## WHAT THIS TASK INVOLVES
Copy every one of the following items word for word, keeping each line, number, and mark of punctuation unchanged.

## DATASET EXCERPTS

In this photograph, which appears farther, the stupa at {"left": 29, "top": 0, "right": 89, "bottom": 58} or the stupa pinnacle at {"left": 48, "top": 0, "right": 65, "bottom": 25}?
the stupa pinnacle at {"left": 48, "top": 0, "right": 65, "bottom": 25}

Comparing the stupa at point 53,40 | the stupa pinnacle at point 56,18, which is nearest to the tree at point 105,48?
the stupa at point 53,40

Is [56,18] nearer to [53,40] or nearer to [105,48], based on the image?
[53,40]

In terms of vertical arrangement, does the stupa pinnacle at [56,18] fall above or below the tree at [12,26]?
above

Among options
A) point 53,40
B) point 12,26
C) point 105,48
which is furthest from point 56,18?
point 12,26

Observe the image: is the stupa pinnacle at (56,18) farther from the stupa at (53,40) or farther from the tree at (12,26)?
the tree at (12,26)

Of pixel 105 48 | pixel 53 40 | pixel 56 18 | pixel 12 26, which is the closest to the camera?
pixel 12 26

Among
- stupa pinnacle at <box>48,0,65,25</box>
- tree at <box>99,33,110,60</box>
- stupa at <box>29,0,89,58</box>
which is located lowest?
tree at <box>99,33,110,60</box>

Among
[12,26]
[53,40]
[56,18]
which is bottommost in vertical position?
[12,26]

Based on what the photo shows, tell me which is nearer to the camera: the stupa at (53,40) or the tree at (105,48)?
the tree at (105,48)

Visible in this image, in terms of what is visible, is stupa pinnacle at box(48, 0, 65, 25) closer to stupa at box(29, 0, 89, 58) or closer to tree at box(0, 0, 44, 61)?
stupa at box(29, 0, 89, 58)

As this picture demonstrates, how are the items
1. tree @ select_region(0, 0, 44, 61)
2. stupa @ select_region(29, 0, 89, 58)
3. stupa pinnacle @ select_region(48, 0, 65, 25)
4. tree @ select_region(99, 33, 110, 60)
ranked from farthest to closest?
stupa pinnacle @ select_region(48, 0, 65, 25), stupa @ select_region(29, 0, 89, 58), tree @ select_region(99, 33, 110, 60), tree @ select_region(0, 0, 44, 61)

## WORKED SOLUTION
In this photograph, which appears farther, the stupa at {"left": 29, "top": 0, "right": 89, "bottom": 58} or the stupa pinnacle at {"left": 48, "top": 0, "right": 65, "bottom": 25}?
the stupa pinnacle at {"left": 48, "top": 0, "right": 65, "bottom": 25}

Comparing the stupa at point 53,40 | the stupa pinnacle at point 56,18, which is nearest to the tree at point 105,48?
the stupa at point 53,40

Is [56,18] nearer to [53,40] or nearer to [105,48], based on the image?
[53,40]

In terms of vertical arrangement, does the stupa pinnacle at [56,18] fall above or below the tree at [12,26]?
above

Among options
A) point 53,40
B) point 12,26
C) point 105,48
which is furthest from point 56,18?
point 12,26

Observe the image: is the stupa pinnacle at (56,18) farther from the stupa at (53,40) or farther from the tree at (12,26)?
the tree at (12,26)

Of pixel 105 48 | pixel 53 40 | pixel 56 18 | pixel 12 26, which is the closest to the camera?
pixel 12 26

Among
- stupa pinnacle at <box>48,0,65,25</box>
- tree at <box>99,33,110,60</box>
- stupa at <box>29,0,89,58</box>
which is located lowest?
tree at <box>99,33,110,60</box>

Among
[12,26]
[53,40]
[56,18]
which is bottommost in vertical position?
[12,26]

Based on what the photo shows, tell me which is nearer to the camera: the stupa at (53,40) or the tree at (105,48)?
the tree at (105,48)

Visible in this image, in terms of what is visible, is stupa pinnacle at box(48, 0, 65, 25) closer to stupa at box(29, 0, 89, 58) or closer to tree at box(0, 0, 44, 61)?
stupa at box(29, 0, 89, 58)

As this picture demonstrates, how are the items
1. tree @ select_region(0, 0, 44, 61)
2. stupa @ select_region(29, 0, 89, 58)
3. stupa pinnacle @ select_region(48, 0, 65, 25)
4. tree @ select_region(99, 33, 110, 60)
ranked from farthest to closest?
stupa pinnacle @ select_region(48, 0, 65, 25), stupa @ select_region(29, 0, 89, 58), tree @ select_region(99, 33, 110, 60), tree @ select_region(0, 0, 44, 61)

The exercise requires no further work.